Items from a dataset

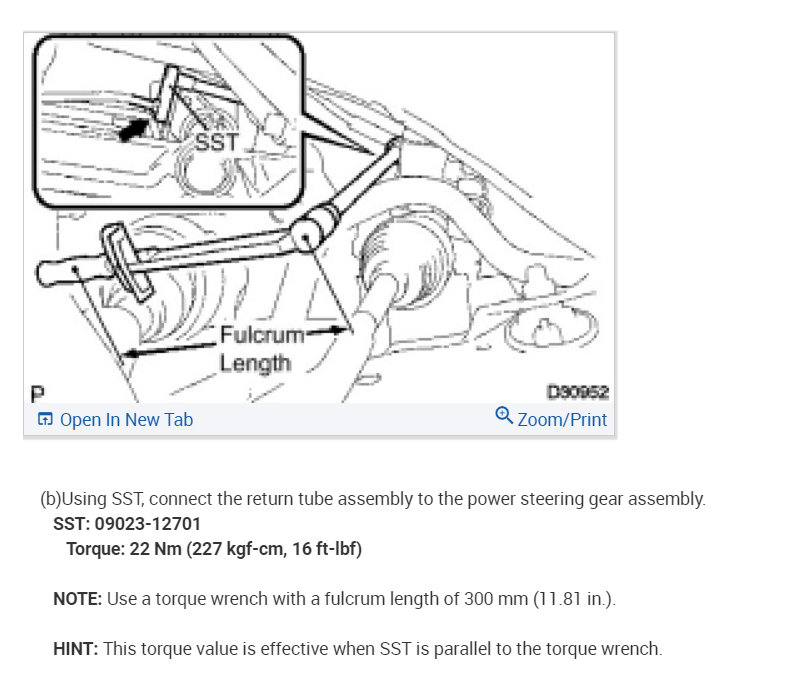 SST

Fulcrum Length

P

D30952

Open In New Tab

Zoom/Print

(b)Using SST, connect the return tube assembly to the power steering gear assembly.

SST: 09023-12701

Torque: 22 Nm (227 kgf-cm, 16 ft-lbf)

NOTE: Use a torque wrench with a fulcrum length of 300 mm (11.81 in.).

HINT: This torque value is effective when SST is parallel to the torque wrench.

**WORK TASK**
Would you transcribe each of the entries exactly, skipping the pictures?

**RESPONSE AREA**
 SST

Fulcrum Length

P

D30952

Open In New Tab

Zoom/Print

(b)Using SST, connect the return tube assembly to the power steering gear assembly.

SST: 09023-12701

Torque: 22 Nm (227 kgf-cm, 16 ft-lbf)

NOTE: Use a torque wrench with a fulcrum length of 300 mm (11.81 in.).

HINT: This torque value is effective when SST is parallel to the torque wrench.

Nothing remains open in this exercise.